Meet the couple behind McMinnville’s new pop-up bakery

A smiling couple with aprons on stand with their arms around each others' backs.  A restaurant is behind them with a glass window.  You can see an array of baked goods.
Haley and Brendan Byer in front of Thistle Restaurant. Photo by Emily Teel.

Haley and Brendan Byer connected over bubbling crocks of flour and water teeming with wild yeasts. The couple met at a Napa restaurant where they were both cooking, and they nerded out about sourdough. 

“We were both infatuated with Nancy Silverton, and La Brea [Bakery],” said Brendan. It was like “oh, you have a starter? What’s its name?” 

“When we first started dating,” Haley recalls, “we only really had time to see each other at like two a.m.”, once Brendan finished with the dinner shift and before she headed to work, “so we’d bake bread together.” 

They now share four different sourdough starters; the two that they each started, and two more developed over the course of their relationship and carried to Oregon when they moved here from California in 2022. 

Before the COVID-19 pandemic shook the restaurant industry, Brendan was cooking at SingleThread, a three Michelin star restaurant in Healdsburg, California, and Hayley was the head baker at a wood-fired sourdough bakery called Della Fattoria in Petaluma.

During the pandemic, with the restaurants closed, they converted their garage into a bakery and launched Deer Park Bread Project making long-fermented sourdough breads of heirloom grains and legumes and selling them through a home delivery subscription model, and eventually at farmer’s markets. 

They were about to sign a lease to open a bigger bakery, said Brendan, until they were invited to join the opening team at ōkta

They packed up their starters, their dogs, and the rest of their life, and spent a year and a half at the ambitious restaurant, where Brendan was the Chef de Cuisine and Haley was the Head Baker. Now, they’re introducing themselves to McMinnville with an innovative pop-up of their own. 

Their business is called Alea (pronounced AHH-lee-uh), a name they say is inspired by the Basque word for grain. On Sunday mornings you can find them taking over the kitchen at Thistle where, from nine until noon, or until sold out, they offer walk-up window service. 

There’s an unexpected twist to everything they do that speaks to their background in fine dining. 

On a recent Sunday their bagels were studded with goma, nutty toasted Japanese sesame seeds.

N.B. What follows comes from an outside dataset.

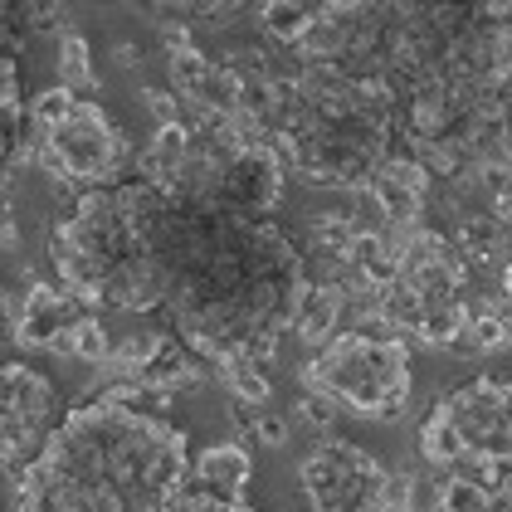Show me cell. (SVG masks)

The coffee cake was streaked with winey haskap berries, and instead of a standard omelet, Brendan was making tender nori-filled spirals of Japanese tamago with pickled mushrooms. Expect a variety of wholesome breads made with local grains from Cairnspring and Camas Mills, and innovative breakfast sandwiches.  Alea is also popping up for dinner service in Portland at Cafe Olli and Arden. 

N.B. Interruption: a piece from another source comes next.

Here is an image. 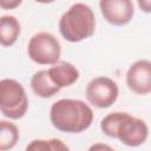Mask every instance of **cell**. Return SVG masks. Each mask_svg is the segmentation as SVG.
I'll return each mask as SVG.
<instances>
[{"mask_svg":"<svg viewBox=\"0 0 151 151\" xmlns=\"http://www.w3.org/2000/svg\"><path fill=\"white\" fill-rule=\"evenodd\" d=\"M139 8L145 13H151V0H137Z\"/></svg>","mask_w":151,"mask_h":151,"instance_id":"2e32d148","label":"cell"},{"mask_svg":"<svg viewBox=\"0 0 151 151\" xmlns=\"http://www.w3.org/2000/svg\"><path fill=\"white\" fill-rule=\"evenodd\" d=\"M129 113L126 112H112L105 116L101 122H100V130L103 131L104 134L111 137V138H117V131L120 125V123L124 120V118Z\"/></svg>","mask_w":151,"mask_h":151,"instance_id":"4fadbf2b","label":"cell"},{"mask_svg":"<svg viewBox=\"0 0 151 151\" xmlns=\"http://www.w3.org/2000/svg\"><path fill=\"white\" fill-rule=\"evenodd\" d=\"M96 31V17L92 8L83 2L73 4L59 20V32L70 42L90 38Z\"/></svg>","mask_w":151,"mask_h":151,"instance_id":"7a4b0ae2","label":"cell"},{"mask_svg":"<svg viewBox=\"0 0 151 151\" xmlns=\"http://www.w3.org/2000/svg\"><path fill=\"white\" fill-rule=\"evenodd\" d=\"M118 85L107 77H96L86 86L85 97L87 101L98 109L110 107L118 98Z\"/></svg>","mask_w":151,"mask_h":151,"instance_id":"5b68a950","label":"cell"},{"mask_svg":"<svg viewBox=\"0 0 151 151\" xmlns=\"http://www.w3.org/2000/svg\"><path fill=\"white\" fill-rule=\"evenodd\" d=\"M149 136V127L143 119L127 114L117 131V139L127 146L142 145Z\"/></svg>","mask_w":151,"mask_h":151,"instance_id":"8992f818","label":"cell"},{"mask_svg":"<svg viewBox=\"0 0 151 151\" xmlns=\"http://www.w3.org/2000/svg\"><path fill=\"white\" fill-rule=\"evenodd\" d=\"M97 149H107V150H112L111 146L103 145V144H96V145H92V146L90 147V150H97Z\"/></svg>","mask_w":151,"mask_h":151,"instance_id":"e0dca14e","label":"cell"},{"mask_svg":"<svg viewBox=\"0 0 151 151\" xmlns=\"http://www.w3.org/2000/svg\"><path fill=\"white\" fill-rule=\"evenodd\" d=\"M19 140V130L15 124L1 120L0 122V150L7 151L15 146Z\"/></svg>","mask_w":151,"mask_h":151,"instance_id":"7c38bea8","label":"cell"},{"mask_svg":"<svg viewBox=\"0 0 151 151\" xmlns=\"http://www.w3.org/2000/svg\"><path fill=\"white\" fill-rule=\"evenodd\" d=\"M34 1H37V2H39V4H52V2H54L55 0H34Z\"/></svg>","mask_w":151,"mask_h":151,"instance_id":"ac0fdd59","label":"cell"},{"mask_svg":"<svg viewBox=\"0 0 151 151\" xmlns=\"http://www.w3.org/2000/svg\"><path fill=\"white\" fill-rule=\"evenodd\" d=\"M20 34V22L13 15H2L0 19V42L2 46H12Z\"/></svg>","mask_w":151,"mask_h":151,"instance_id":"8fae6325","label":"cell"},{"mask_svg":"<svg viewBox=\"0 0 151 151\" xmlns=\"http://www.w3.org/2000/svg\"><path fill=\"white\" fill-rule=\"evenodd\" d=\"M27 53L31 60L39 65H54L60 59L61 46L52 33L42 31L29 39Z\"/></svg>","mask_w":151,"mask_h":151,"instance_id":"277c9868","label":"cell"},{"mask_svg":"<svg viewBox=\"0 0 151 151\" xmlns=\"http://www.w3.org/2000/svg\"><path fill=\"white\" fill-rule=\"evenodd\" d=\"M31 88L40 98H51L60 91V87L51 79L48 70H40L32 76Z\"/></svg>","mask_w":151,"mask_h":151,"instance_id":"30bf717a","label":"cell"},{"mask_svg":"<svg viewBox=\"0 0 151 151\" xmlns=\"http://www.w3.org/2000/svg\"><path fill=\"white\" fill-rule=\"evenodd\" d=\"M28 109V99L22 85L15 79L5 78L0 81V110L1 113L13 120L25 116Z\"/></svg>","mask_w":151,"mask_h":151,"instance_id":"3957f363","label":"cell"},{"mask_svg":"<svg viewBox=\"0 0 151 151\" xmlns=\"http://www.w3.org/2000/svg\"><path fill=\"white\" fill-rule=\"evenodd\" d=\"M22 0H0V6L2 9H14L21 5Z\"/></svg>","mask_w":151,"mask_h":151,"instance_id":"9a60e30c","label":"cell"},{"mask_svg":"<svg viewBox=\"0 0 151 151\" xmlns=\"http://www.w3.org/2000/svg\"><path fill=\"white\" fill-rule=\"evenodd\" d=\"M48 74L54 84H57L60 88L73 85L79 78V71L76 66L66 61H58L52 65L48 68Z\"/></svg>","mask_w":151,"mask_h":151,"instance_id":"9c48e42d","label":"cell"},{"mask_svg":"<svg viewBox=\"0 0 151 151\" xmlns=\"http://www.w3.org/2000/svg\"><path fill=\"white\" fill-rule=\"evenodd\" d=\"M126 85L136 94L151 93V61L146 59L134 61L126 72Z\"/></svg>","mask_w":151,"mask_h":151,"instance_id":"52a82bcc","label":"cell"},{"mask_svg":"<svg viewBox=\"0 0 151 151\" xmlns=\"http://www.w3.org/2000/svg\"><path fill=\"white\" fill-rule=\"evenodd\" d=\"M26 150L28 151H40V150H48V151H65L68 150V146L63 143V140L52 138V139H35L32 140L27 146Z\"/></svg>","mask_w":151,"mask_h":151,"instance_id":"5bb4252c","label":"cell"},{"mask_svg":"<svg viewBox=\"0 0 151 151\" xmlns=\"http://www.w3.org/2000/svg\"><path fill=\"white\" fill-rule=\"evenodd\" d=\"M99 7L104 19L114 26L129 24L134 14L132 0H99Z\"/></svg>","mask_w":151,"mask_h":151,"instance_id":"ba28073f","label":"cell"},{"mask_svg":"<svg viewBox=\"0 0 151 151\" xmlns=\"http://www.w3.org/2000/svg\"><path fill=\"white\" fill-rule=\"evenodd\" d=\"M52 125L66 133H80L87 130L93 122L92 109L79 99H59L50 110Z\"/></svg>","mask_w":151,"mask_h":151,"instance_id":"6da1fadb","label":"cell"}]
</instances>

The pop-ups are a proving ground, a way for the Byers to build community and test concepts to eventually launch a restaurant of their own. 

Between breakfast, private events, and their dinner pop-ups, they’re hustling but, says Haley, “it’s worth hustling for, because we have our whole heart in it.” 

Emily Teel writes about cooking and dining and develops recipes on behalf of national brands. Mom to a toddler, she’s also an avid gardener and loves to forage for mushrooms in berries in the Pacific Northwest.